Pernia cites need for gov’t to exercise control over inflation


Intervention is needed to address the uptick in inflation given its implications on consumer prices and economic growth, Socioeconomic Planning Secretary Ernesto Pernia said Thursday.

“For consumers, we need to address sources of rising inflation, even if the uptick brought by the temporary effects of TRAIN are expected to gradually ease this year,” he said in a press conference in Pasig City.

TRAIN, or the Tax Reform for Acceleration and Inclusion Act, was signed into law by President Rodrigo Duterte in December, reducing the personal income tax rate and expanding the value-added tax (VAT) base.


Pernia said consumer prices are set to benefit should Congress push through with the lifting of the quantitative restrictions (QR) on rice imports.

“We continue to pressure Congress to amend Republic Act 8178 or the Agricultural Tariffication Act,” he said.

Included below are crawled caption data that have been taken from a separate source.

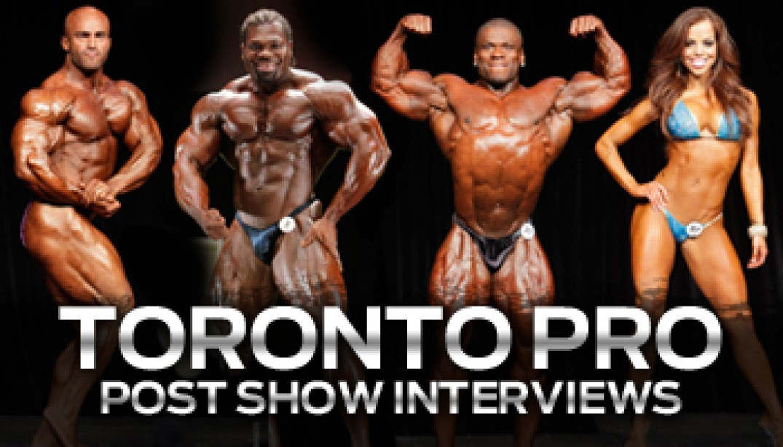 Toronto Pro Post-Show Interview!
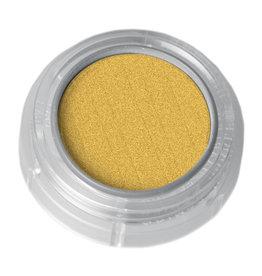Grimas EYESHADOW/ROUGE PEARL 705 Pearl Goud A1 (2,5 g)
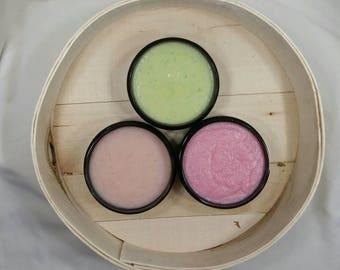 Elizabeth Kim Collection Sugar Scrub / 3 pack / 8 oz / Sugar Scrub / Exfoliating / Lather Up Naturally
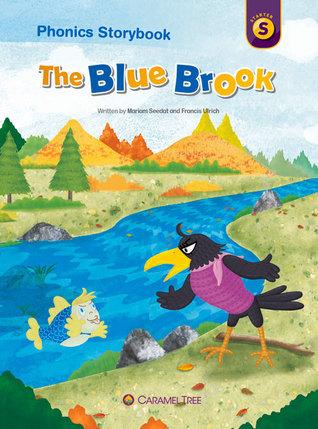 The Blue Brook  by  Mariam Seedat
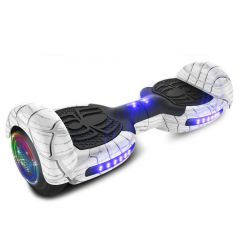 Neja X White Spider Hoverboard with Bluetooth Speaker & LED Flashing Wheels (UL Listed)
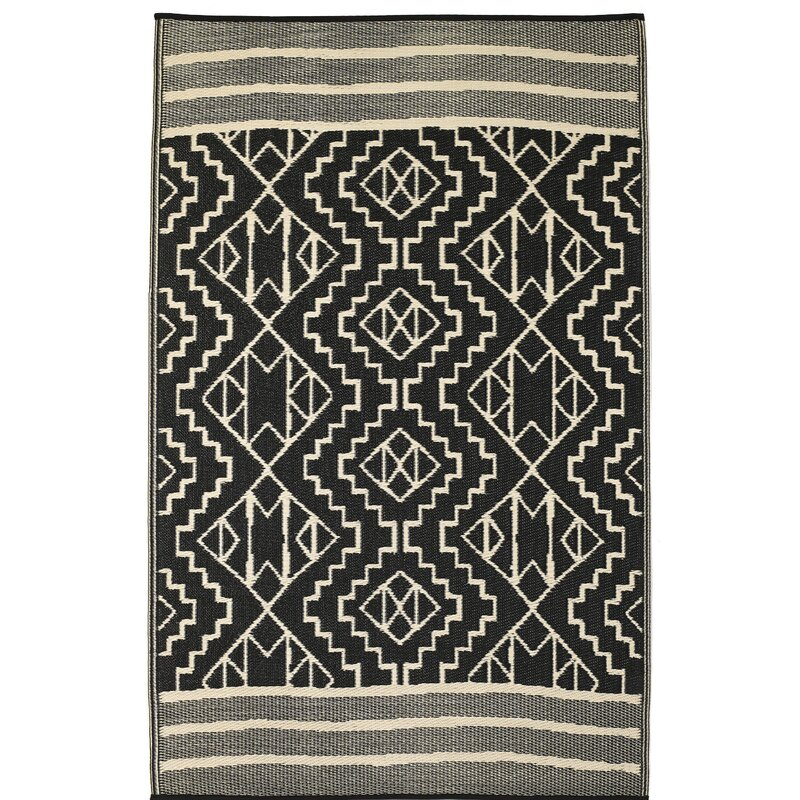 Union Rustic Tayler Indoor Outdoor Black Beige Area Rug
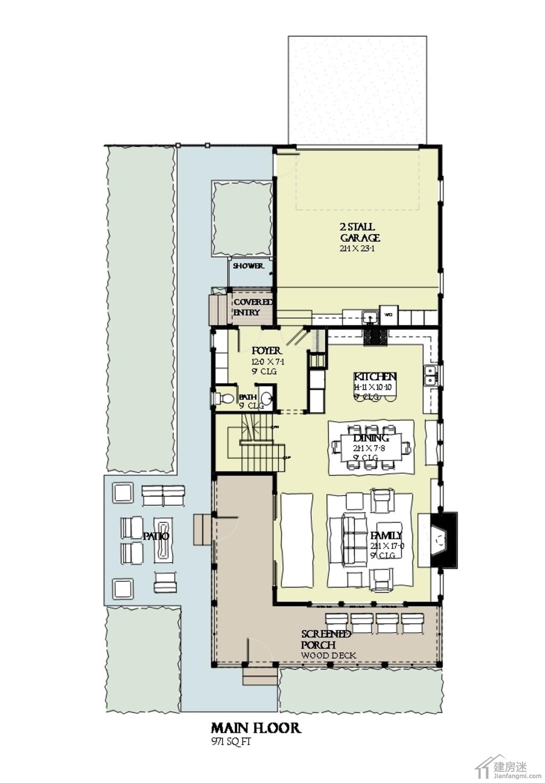 两层半美式风格带阳光房露台占地120平米房屋设计图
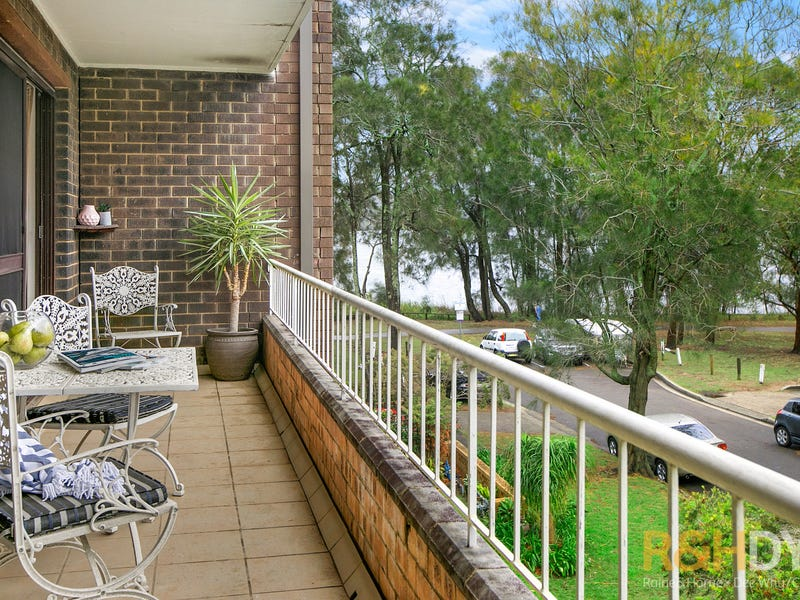 8/16-18 Devitt Street, Narrabeen, NSW 2101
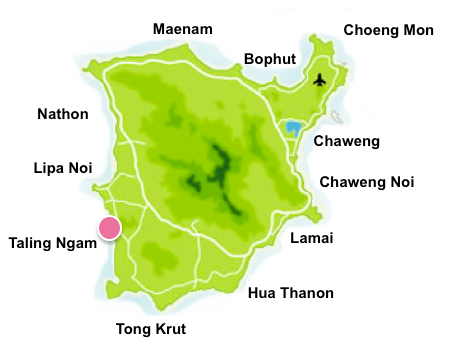 Taling Ngam map
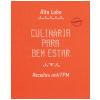 Culin�ria para bem estar (Ebook)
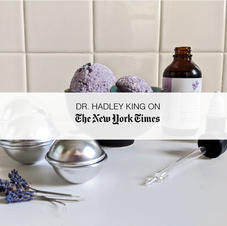 How to Soak With a D.I.Y. Bath Bomb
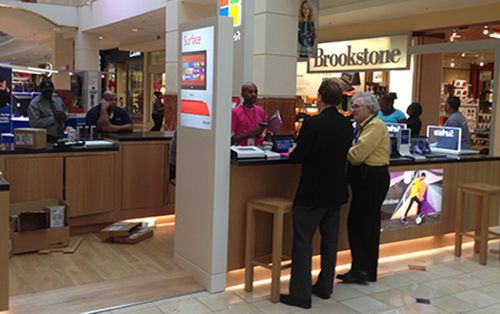 Photo of popup Microsoft store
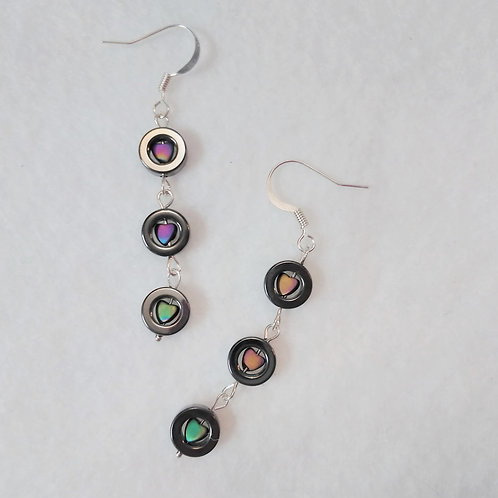 Hearts N Hematite Earrings | Earth's Natural Art and Jewelry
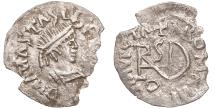 World Coins - Gepids. Theoderic the Great. In the name of Anastasius, 504 - 526. Half siliqua. \ Rare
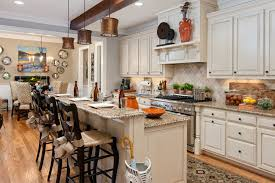 Kitchen And Dining Room Design Diningroom Livingroom Decorating Ideas For Living Room Good Sized
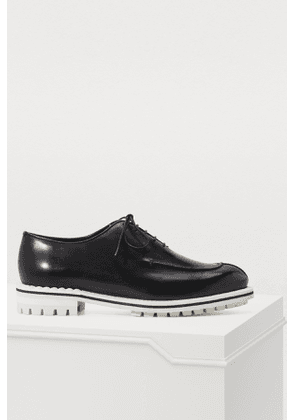 Contrast oxfords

“The lifting of Quantitative Restrictions or QRs on rice should be pursued in earnest, as it will reduce the retail price of rice by as much as P4.00 to P7.00 per kilo. This will increase the purchasing power of low-income households, aside from bringing down inflation,” he the Cabinet official noted.

Earlier this month, Pernia said the surge in consumer prices would be temporary and would normalize towards the end of the year.

Aside from its impact on consumer prices, Pernia said inflation must be closely monitored for putting a drag on economic growth during the first quarter.

“If not for the first quarter 2017 to the first quarter 2018 rate of increase in inflation, real GDP growth would have been well within our growth rate targets of 7.0 to 8.0 percent,” he said.

Asked for additional details, Pernia said the first-quarter economic growth should have registered within the government target of 7 to 8 percent, instead of 6.8 percent.

“Just a small digression in case you are interested in a small secret: If not for the first quarter 2017 to the first quarter 2018 rate of increase in inflation, real GDP growth would have been well within our growth rate targets of 7.0 to 8.0 percent,” he said in a separate statement.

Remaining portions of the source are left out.